■ Given task: Print the lines below without changes, from the line containing "Based on what" through the last line.

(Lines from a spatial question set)
--- Begin ---

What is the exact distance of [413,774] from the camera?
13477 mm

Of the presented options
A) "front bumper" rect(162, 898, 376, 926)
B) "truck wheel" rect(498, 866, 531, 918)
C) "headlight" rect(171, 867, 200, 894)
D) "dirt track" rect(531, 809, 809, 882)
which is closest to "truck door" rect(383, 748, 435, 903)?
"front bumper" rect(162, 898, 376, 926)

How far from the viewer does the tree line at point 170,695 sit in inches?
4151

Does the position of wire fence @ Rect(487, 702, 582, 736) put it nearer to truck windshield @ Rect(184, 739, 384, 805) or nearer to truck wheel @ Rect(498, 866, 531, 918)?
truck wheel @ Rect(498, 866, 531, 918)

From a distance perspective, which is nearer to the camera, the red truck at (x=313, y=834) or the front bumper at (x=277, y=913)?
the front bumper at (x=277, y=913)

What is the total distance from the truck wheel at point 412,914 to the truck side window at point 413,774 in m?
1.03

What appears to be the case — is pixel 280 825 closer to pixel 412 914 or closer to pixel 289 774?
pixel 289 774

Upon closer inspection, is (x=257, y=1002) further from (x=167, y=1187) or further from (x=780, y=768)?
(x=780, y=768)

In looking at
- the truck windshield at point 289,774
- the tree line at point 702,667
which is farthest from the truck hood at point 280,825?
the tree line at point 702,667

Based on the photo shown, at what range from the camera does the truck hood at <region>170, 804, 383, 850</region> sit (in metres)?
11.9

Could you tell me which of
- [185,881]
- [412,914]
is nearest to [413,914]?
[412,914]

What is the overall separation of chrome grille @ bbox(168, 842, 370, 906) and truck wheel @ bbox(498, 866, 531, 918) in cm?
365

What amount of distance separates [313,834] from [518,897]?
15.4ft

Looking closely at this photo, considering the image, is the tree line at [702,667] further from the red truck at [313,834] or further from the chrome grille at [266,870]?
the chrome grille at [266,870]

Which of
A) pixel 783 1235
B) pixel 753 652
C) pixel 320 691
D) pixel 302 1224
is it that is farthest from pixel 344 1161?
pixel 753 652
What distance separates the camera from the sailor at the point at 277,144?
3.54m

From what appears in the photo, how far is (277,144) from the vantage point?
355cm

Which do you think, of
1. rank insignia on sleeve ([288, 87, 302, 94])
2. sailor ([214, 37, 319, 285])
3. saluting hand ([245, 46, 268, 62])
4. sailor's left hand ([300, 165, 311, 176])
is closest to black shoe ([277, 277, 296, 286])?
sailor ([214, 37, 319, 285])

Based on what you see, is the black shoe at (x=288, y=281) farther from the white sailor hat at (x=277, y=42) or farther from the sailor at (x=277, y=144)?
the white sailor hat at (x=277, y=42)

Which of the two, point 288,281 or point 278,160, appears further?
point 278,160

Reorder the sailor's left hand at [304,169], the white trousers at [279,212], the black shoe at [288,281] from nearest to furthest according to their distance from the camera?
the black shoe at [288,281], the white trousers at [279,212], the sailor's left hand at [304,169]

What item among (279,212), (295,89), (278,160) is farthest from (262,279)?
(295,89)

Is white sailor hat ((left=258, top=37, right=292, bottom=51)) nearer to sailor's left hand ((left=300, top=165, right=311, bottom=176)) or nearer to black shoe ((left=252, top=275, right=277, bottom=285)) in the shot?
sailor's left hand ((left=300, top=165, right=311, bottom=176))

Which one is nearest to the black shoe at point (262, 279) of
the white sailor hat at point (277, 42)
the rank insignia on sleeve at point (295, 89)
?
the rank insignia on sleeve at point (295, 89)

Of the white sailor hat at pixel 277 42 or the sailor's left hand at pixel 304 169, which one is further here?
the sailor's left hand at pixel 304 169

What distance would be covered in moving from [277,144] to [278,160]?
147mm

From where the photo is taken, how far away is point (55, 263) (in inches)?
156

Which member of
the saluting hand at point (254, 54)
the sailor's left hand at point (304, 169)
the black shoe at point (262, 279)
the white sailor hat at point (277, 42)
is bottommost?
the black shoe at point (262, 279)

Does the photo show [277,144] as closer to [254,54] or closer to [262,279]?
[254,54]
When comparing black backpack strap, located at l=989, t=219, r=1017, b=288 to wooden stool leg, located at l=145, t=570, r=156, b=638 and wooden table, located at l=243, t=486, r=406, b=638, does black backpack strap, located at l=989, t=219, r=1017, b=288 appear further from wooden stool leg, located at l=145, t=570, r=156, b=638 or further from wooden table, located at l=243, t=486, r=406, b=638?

--- End ---

■ Reply:
Based on what you see, is the black shoe at (x=288, y=281) farther from the white sailor hat at (x=277, y=42) or farther from the sailor at (x=277, y=144)?
the white sailor hat at (x=277, y=42)

Which of the two, point 288,281 or point 278,160, appears further?
point 278,160

Reorder the sailor's left hand at [304,169], the white trousers at [279,212], the black shoe at [288,281] from nearest to furthest according to their distance from the camera?
the black shoe at [288,281], the white trousers at [279,212], the sailor's left hand at [304,169]

What item among (279,212), (295,89), (278,160) is farthest from (262,279)?
(295,89)

Is white sailor hat ((left=258, top=37, right=292, bottom=51)) nearer to sailor's left hand ((left=300, top=165, right=311, bottom=176)) or nearer to black shoe ((left=252, top=275, right=277, bottom=285)) in the shot?
sailor's left hand ((left=300, top=165, right=311, bottom=176))

Which one is nearest to the black shoe at point (262, 279) of
the white sailor hat at point (277, 42)
the rank insignia on sleeve at point (295, 89)
?
the rank insignia on sleeve at point (295, 89)

Of the white sailor hat at pixel 277 42 or the sailor's left hand at pixel 304 169, which one is further here?
the sailor's left hand at pixel 304 169

What distance would be covered in moving from [277,144] to [278,160]?
147mm

From where the photo is taken, how far away is point (55, 263) (in inches)?
156

Which member of
the saluting hand at point (254, 54)
the sailor's left hand at point (304, 169)
the black shoe at point (262, 279)
the white sailor hat at point (277, 42)
is bottommost?
the black shoe at point (262, 279)

Does the photo show [277,144] as closer to [254,54] or closer to [262,279]?
[254,54]
When comparing black backpack strap, located at l=989, t=219, r=1017, b=288 to wooden stool leg, located at l=145, t=570, r=156, b=638 and wooden table, located at l=243, t=486, r=406, b=638, does black backpack strap, located at l=989, t=219, r=1017, b=288 appear further from wooden stool leg, located at l=145, t=570, r=156, b=638 or further from wooden table, located at l=243, t=486, r=406, b=638?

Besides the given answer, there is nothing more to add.